- **Task goal**
Within the entries below, find every line that has the string "count", then copy it.

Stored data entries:
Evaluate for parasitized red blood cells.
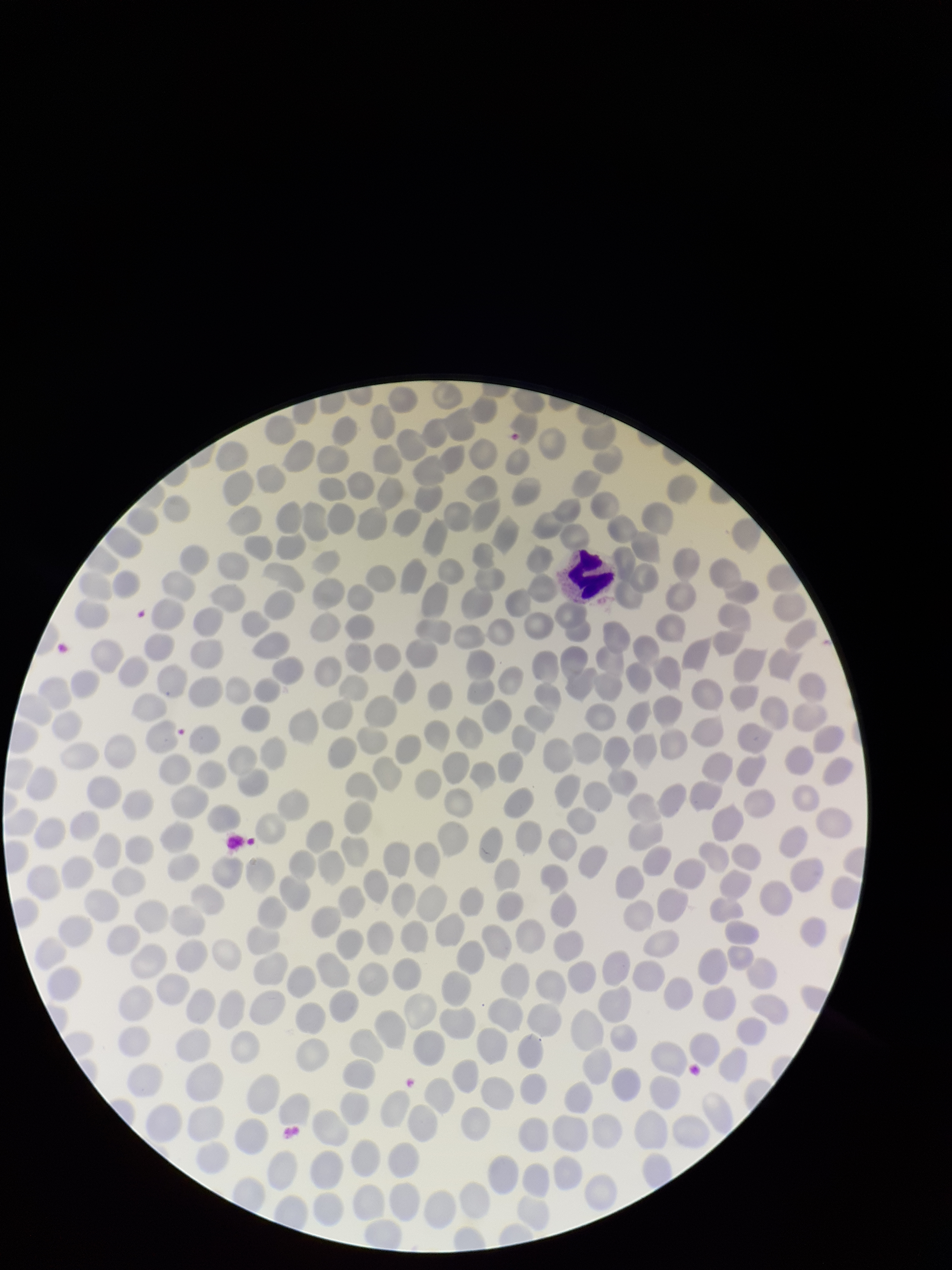
None detected.

Summary:
  - Species reported for this patient: Plasmodium falciparum
  - Field of view: single
  - Preparation: thin blood smear
  - Red blood cell count: 276
  - Patient malaria status: positive
  - Stain: Giemsa
  - Image size: 952×1270 pixels
  - Parasitized red blood cell count: 0
  - Capture: smartphone photograph through the microscope eyepiece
Locate every blood parasite and identify its species.
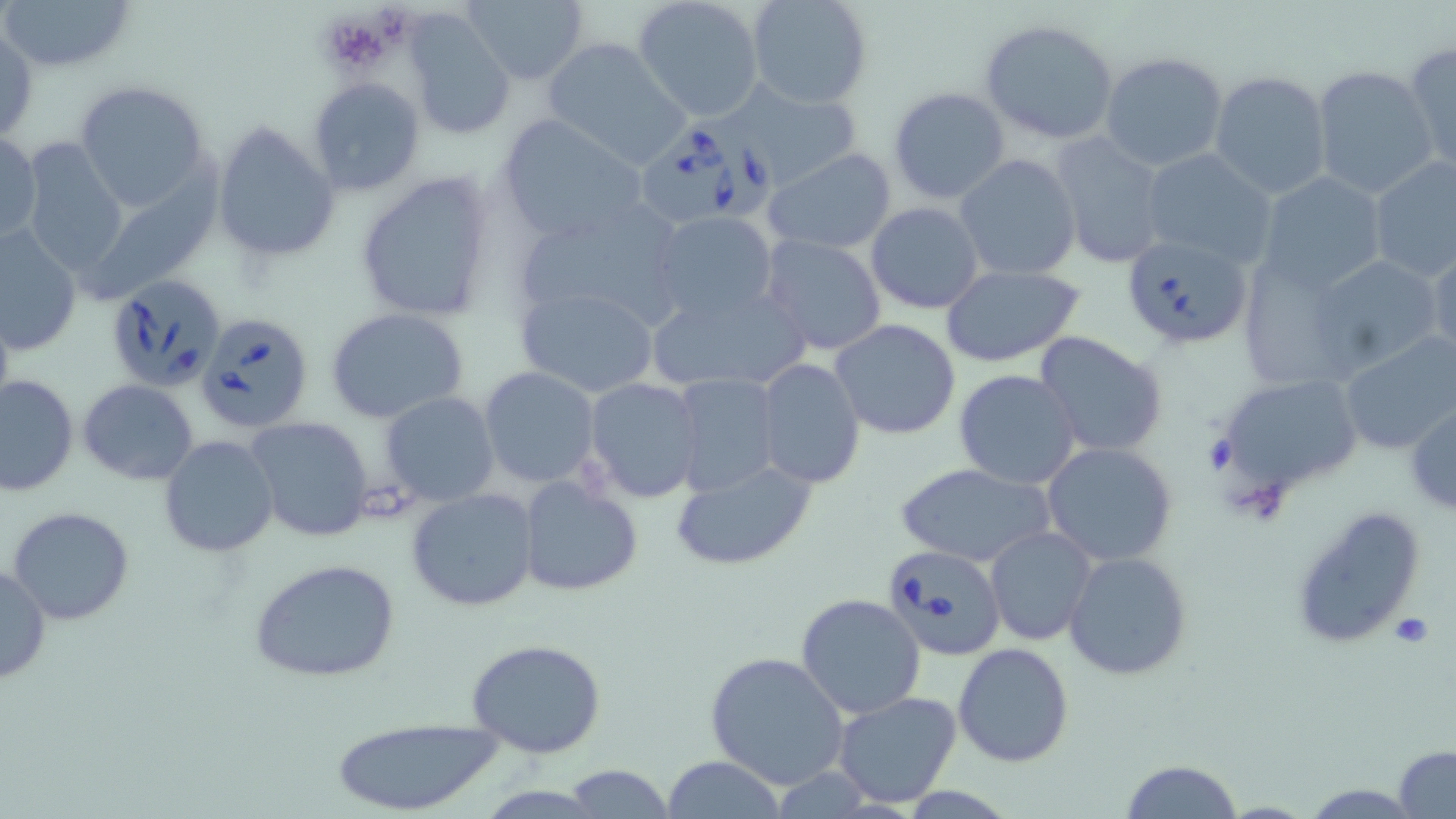
Approximate bounding boxes as [x1, y1, x2, y2] in pixels.
Babesia divergens-infected red blood cells: [634, 121, 775, 227], [1119, 234, 1253, 352], [102, 274, 227, 393], [194, 310, 316, 435], [880, 543, 1008, 661].
No Plasmodium falciparum, Plasmodium ovale, Plasmodium malariae, Plasmodium vivax, or Trypanosoma brucei observed.

slide-level diagnosis = Babesia divergens
platelet locations = approximate bounding boxes as [x1, y1, x2, y2] in pixels: [317, 7, 398, 80]
uninfected red blood cell locations = approximate bounding boxes as [x1, y1, x2, y2] in pixels: [1, 0, 135, 74], [463, 0, 589, 84], [633, 0, 765, 123], [747, 0, 874, 110], [404, 10, 516, 143], [977, 17, 1122, 147], [1, 25, 38, 144], [540, 38, 691, 170], [1404, 40, 1455, 176], [1100, 51, 1229, 173], [1310, 65, 1438, 199], [1209, 70, 1332, 199], [307, 75, 426, 196], [72, 80, 212, 213], [726, 83, 864, 191], [887, 87, 1011, 206], [497, 114, 651, 243], [212, 121, 339, 265], [1, 130, 41, 245], [1048, 132, 1172, 269], [18, 137, 132, 280], [763, 148, 897, 254], [1138, 148, 1280, 268], [954, 154, 1081, 280], [1367, 155, 1456, 283], [79, 158, 231, 312], [353, 169, 496, 325], [1255, 171, 1388, 295], [514, 198, 691, 338], [866, 201, 984, 314], [652, 211, 779, 325], [2, 225, 84, 355], [759, 233, 889, 357], [1426, 239, 1456, 368], [1302, 253, 1445, 378], [1230, 255, 1375, 389], [938, 264, 1086, 366], [515, 284, 663, 398], [644, 284, 817, 395], [325, 307, 471, 425], [830, 319, 963, 440], [1338, 331, 1456, 453], [1033, 333, 1168, 459], [756, 358, 865, 487], [479, 366, 600, 486], [953, 369, 1082, 490], [670, 372, 782, 497], [1211, 372, 1365, 506], [1, 373, 78, 496], [583, 378, 704, 503], [79, 379, 199, 485], [379, 391, 500, 506], [1407, 400, 1456, 517], [243, 416, 377, 542], [158, 435, 278, 558], [1041, 442, 1178, 567], [670, 457, 818, 572], [896, 461, 1055, 567], [516, 474, 641, 598], [406, 487, 539, 612], [1288, 503, 1427, 653], [8, 506, 132, 626], [986, 526, 1098, 646], [1063, 552, 1191, 681], [249, 558, 402, 685], [0, 562, 50, 686], [796, 593, 926, 721], [465, 636, 608, 757], [953, 643, 1074, 768], [705, 652, 849, 788], [831, 691, 963, 809], [329, 717, 502, 818], [1394, 745, 1456, 817], [660, 756, 788, 817], [1120, 759, 1242, 819], [564, 765, 673, 818], [1300, 783, 1425, 816]
image size = 1456×819 pixels
magnification = 1000x
stain = May-Grünwald-Giemsa
preparation = thin blood smear
modality = light microscopy
field of view = single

- **Reply**
  - Red blood cell count: 276
  - Parasitized red blood cell count: 0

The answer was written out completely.